Le top départ pour la renationalisation d’EDF a été donné. Le gouvernement a annoncé, ce mardi 19 juillet, son plan pour que l’Etat acquiert les 16% restants du capital de l’électricien. Lors de sa déclaration de politique générale, le 6 juillet dernier, Elisabeth Borne avait brièvement abordé la question. Celle-ci n’avait suscité aucun débat. La nationalisation d’EDF, voilà un des rares sujets qui, du Rassemblement national à la Nouvelle union populaire écologique et sociale, ne provoque pas de remous dans les rangs de l’Assemblée nationale. Pourquoi cette unanimité pour la nationalisation? Parce qu’il n’y a pas d’autres solutions. EDF va être dans le rouge cette année et sa dette pourrait atteindre 65 milliards d’euros. “Le groupe pourrait ne pas passer l’année”, avertissait il y a quelques semaines Philippe Page Le Merour, secrétaire du Comité social et économique central (CSEC). Pour éviter ce destin funeste, il fallait que l’Etat reprenne la main.

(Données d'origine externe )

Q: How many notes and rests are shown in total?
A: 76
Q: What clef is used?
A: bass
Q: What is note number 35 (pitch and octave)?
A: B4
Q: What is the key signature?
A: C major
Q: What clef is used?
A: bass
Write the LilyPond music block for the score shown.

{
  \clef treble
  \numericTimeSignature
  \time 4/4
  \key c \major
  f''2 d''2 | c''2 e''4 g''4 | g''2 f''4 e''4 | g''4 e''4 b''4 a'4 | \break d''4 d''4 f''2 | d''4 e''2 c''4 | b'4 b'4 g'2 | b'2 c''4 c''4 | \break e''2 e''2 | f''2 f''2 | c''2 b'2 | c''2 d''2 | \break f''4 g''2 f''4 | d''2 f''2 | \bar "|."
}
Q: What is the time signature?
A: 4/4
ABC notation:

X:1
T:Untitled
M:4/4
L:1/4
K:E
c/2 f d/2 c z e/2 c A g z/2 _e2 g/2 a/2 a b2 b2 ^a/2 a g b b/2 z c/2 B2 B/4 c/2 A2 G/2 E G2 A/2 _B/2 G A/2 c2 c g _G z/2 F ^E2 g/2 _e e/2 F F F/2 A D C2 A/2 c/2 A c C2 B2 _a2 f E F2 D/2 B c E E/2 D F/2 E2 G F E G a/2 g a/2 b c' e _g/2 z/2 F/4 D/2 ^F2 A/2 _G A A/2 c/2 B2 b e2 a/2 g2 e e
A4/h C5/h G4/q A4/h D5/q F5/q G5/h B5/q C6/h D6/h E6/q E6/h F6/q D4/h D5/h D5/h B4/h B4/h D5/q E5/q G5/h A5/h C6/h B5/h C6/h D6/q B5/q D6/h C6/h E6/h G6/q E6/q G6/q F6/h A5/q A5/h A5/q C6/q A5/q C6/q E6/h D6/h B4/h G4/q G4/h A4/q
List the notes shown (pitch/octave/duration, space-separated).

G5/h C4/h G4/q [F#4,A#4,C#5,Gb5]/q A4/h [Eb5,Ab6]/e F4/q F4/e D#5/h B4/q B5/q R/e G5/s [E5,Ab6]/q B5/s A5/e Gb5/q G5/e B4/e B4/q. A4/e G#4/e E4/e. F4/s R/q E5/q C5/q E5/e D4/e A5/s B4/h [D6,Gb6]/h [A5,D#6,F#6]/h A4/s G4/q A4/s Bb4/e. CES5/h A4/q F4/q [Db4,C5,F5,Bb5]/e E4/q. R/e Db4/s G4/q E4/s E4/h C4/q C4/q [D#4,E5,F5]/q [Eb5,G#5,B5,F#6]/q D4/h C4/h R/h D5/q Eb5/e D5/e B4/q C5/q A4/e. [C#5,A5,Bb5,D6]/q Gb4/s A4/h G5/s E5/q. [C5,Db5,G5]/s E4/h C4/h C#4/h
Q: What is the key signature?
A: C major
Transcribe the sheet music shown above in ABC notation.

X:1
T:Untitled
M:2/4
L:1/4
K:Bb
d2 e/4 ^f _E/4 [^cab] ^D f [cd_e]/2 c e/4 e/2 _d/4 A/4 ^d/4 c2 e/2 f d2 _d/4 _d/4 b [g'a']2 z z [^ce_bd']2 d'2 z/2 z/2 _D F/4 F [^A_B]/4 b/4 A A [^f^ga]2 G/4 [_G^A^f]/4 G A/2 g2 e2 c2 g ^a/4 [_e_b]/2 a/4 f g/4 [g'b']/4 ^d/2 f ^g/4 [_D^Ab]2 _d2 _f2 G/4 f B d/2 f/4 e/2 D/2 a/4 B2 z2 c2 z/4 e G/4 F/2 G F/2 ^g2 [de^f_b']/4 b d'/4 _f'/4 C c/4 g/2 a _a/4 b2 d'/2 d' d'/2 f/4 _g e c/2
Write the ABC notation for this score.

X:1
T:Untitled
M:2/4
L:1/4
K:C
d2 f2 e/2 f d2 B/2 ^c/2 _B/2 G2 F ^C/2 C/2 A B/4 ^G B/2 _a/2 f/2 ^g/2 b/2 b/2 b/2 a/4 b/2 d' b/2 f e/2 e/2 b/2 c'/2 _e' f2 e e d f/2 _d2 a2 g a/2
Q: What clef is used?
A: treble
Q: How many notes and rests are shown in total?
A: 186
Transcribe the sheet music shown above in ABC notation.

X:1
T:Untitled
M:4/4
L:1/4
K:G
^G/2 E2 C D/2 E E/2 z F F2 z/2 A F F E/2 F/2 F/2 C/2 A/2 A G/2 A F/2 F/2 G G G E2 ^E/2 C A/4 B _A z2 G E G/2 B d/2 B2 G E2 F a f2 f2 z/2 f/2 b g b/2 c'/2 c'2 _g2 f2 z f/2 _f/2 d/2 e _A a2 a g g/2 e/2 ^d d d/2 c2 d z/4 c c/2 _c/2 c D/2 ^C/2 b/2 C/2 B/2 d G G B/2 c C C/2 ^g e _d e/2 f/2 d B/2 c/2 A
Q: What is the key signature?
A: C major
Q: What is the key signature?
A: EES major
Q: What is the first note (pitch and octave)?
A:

Initialement, le rachat des minoritaires devait coûter quelque 6 milliards d’euros mais le titre a cru de 30% depuis l’annonce d’Elisabeth Borne. L’Etat, déjà actionnaire à 83,9%, va donc mettre sur la table 9,7 milliards. Une somme qui pèse toutefois peu à l’échelle d’EDF. Prolongations des centrales nucléaires, lancement de six voire quatorze EPR, investissements dans la modernisation des réseaux… L’électricien est face à un mur d’investissement de plus de 100 milliards. Avec 100% du capital, l’Etat aura les mains plus libres. Il pourra se financer et emprunter à coût modéré. Pour cette renationalisation, le gouvernement a choisi la voie la plus simple d’une OPA, sans passer par une loi de nationalisation qui aurait été la première depuis 1981.
Ressusciter Hercule
Mais la vraie question est ailleurs. Combien de temps de temps, le nouvel EDF restera-t-il dans le giron de l’Etat? “La nationalisation à 100% ne sera qu’une première étape d’un processus dans lequel on séparera les activités concurrentielles (les renouvelables, les réseaux) des activités non concurrentielles (le nucléaire)”, indique Elie Cohen, économiste et directeur de recherche au CNRS. ” C’est un projet en trompe-l’œil, note un bon connaisseur du monde de l’énergie. Après la nationalisation, l’Etat va procéder à une opération vérité. On verra alors que les comptes sont exsangues et que pour financer son programme nucléaire EDF a besoin de cash. D’où l’idée de vendre l’entreprise par appartements.” Ce qui était déjà en germe avec le plan Hercule. Un plan voulu par Emmanuel Macron dès 2015 lorsqu’il officiait comme ministre de l’Economie. L’an dernier le projet de réforme consistant à organiser le groupe en trois entités distinctes avait été remisé parce que les conditions n’étaient pas réunies. Il y avait le calendrier électoral avec les élections présidentielle et législatives. Il y avait surtout l’opposition résolue des syndicats qui militent pour un EDF intégré. Hercule a donc été repoussé mais pas enterré.
Le gouvernement va-t-il oser le ressusciter dans la foulée de la nationalisation? “Avec la réforme des retraites qui entraînerait la fin des industries électriques et gazières (un statut privilégié dont bénéficient les salariés d’EDF, NDLR) et le retour d’Hercule, la rentrée risque d’être agitée”, dit un proche du dossier. La tâche du gouvernement ne va pas être simple. Outre la colère des syndicats, il devra aussi composer avec l’Union européenne. Bruxelles étant très regardante sur les éventuelles subventions croisées assimilables à des aides d’Etat, EDF devra garantir des séparations claires entre ses différentes divisions, notamment la production d’électricité et l’activité de commercialisation. Un vrai travail herculéen.